I’ve now had a chance to read through the oral argument, the transcript of which is here (.pdf). Here are my impressions.
As I was this morning, I remain cautiously optimistic that the disparagement provision of the Lanham Act, which allows the U.S. Patent and Trademark Office (USPTO) to deny trademark protection to so-called “disparaging” trademarks, will be struck down as a violation of the First Amendment to the U.S. Constitution. I predict the vote will be 7-1 — with Justice Sotomayor, the “wise Latina,” in the minority.
Reading the tea leaves, I found it to be significant that Justices on both sides of the left/right spectrum seemed suspicious of the government’s asserted interest in preventing disparagement.
The government’s central argument this morning was a “government program” argument: that the disparagement clause “places a reasonable limit on access to a government program rather than a restriction on speech.” The “government program” argument came in for quite a bit of criticism.
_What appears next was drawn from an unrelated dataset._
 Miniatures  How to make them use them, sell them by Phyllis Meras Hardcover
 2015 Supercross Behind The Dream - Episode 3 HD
Right out of the gate, Justice Kennedy noted that copyright is also a “government program” but that a disparagement provision “wouldn’t work with copyright.” Justice Roberts observed: “Counsel, I’m — I’m concerned that your government program argument is — is circular.” And Justice Alito said: “I wonder if you are not stretching this, the — the concept of a government program, past the breaking point.”
It wasn’t just conservatives who didn’t seem to buy the government’s argument. Justice Kagan, a certified lefty, was particularly aggressive in her questioning of the government:
I always thought that government programs were subject to one extremely important constraint, which is that they can’t make distinctions based on viewpoint.
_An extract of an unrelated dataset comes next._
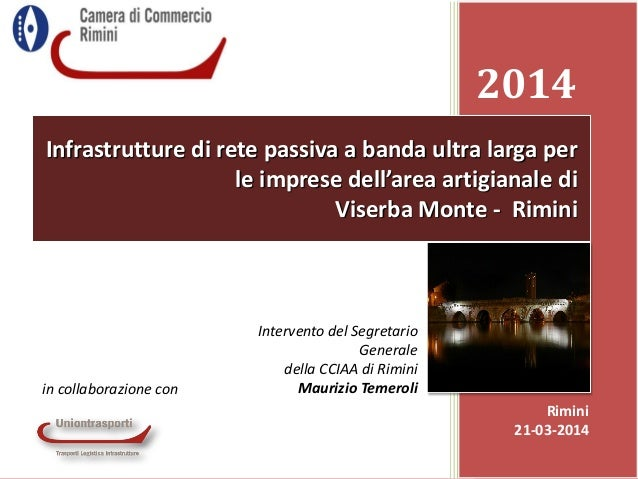Maurizio Temeroli - Progetto banda larga e ultra larga per le imprese dell'area di Viserba Monte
So why isn’t this doing exactly that?
That could be seen as a simple softball to get the advocate to articulate his position, but in context it sounded like Kagan was skeptical of the government’s position, especially when she followed up with comments like this:
So, for example, let’s say that I wanted a mark that expressed the idea that all politicians are corrupt, or just that Democrats are corrupt. Either way, it doesn’t matter. I couldn’t get that mark, even though I could get a mark saying that all politicians
are virtuous, or that all Democrats are virtuous. Either way, it doesn’t matter. You see the point.
The point is that I can say good things about something, but I can’t say bad things about something. And I would have thought that that was a fairly classic case of viewpoint discrimination.
This analysis echoes what I said this morning in my preview post:
[T]his provision would allow the term “Scientology” to be approved as a trademark, while anti-Scientology trademarks could be rejected. When the government puts its imprimatur on the trademark of a cult, but refuses one to people who seek to expose the cult, that is not benign. But in addition, it’s simply not the business of government to be doling out privileges, or refusing them, based on the viewpoint of the people seeking the privilege.
I won’t quote Sotomayor’s rantings at length, but I got the impression that she might be the one Justice willing to vote for the government in this case.
Looking at the argument in its entirety, I concluded that the Court probably won’t announce a completely straightforward principle wherein the government can never deny privileges such as trademarks based on viewpoint. The questions to the attorney for the respondent (Tam, the Slants member) seemed to betray a concern on the part of some Justices that the government may have legitimate reasons at times to discriminate on the basis of viewpoint. For example, at one point Justice Alito said:
For example, could the government say — and maybe it already has said — that a manufacturer of cigarettes could not place on a package of cigarettes “Great for your health. Don’t believe the surgeon general”?
Based on the argument, I think that the Justices are more likely to decide the case on a narrower ground: that there is an insufficient connection between the disparagement clause and the specific interests that trademarks are designed to further.
If I’m right, it’s still a win for free speech. And that means a win for the good guys.
Of course, I predicted Hillary Clinton would be President this Friday.
Let’s hope my prediction on this case is more accurate.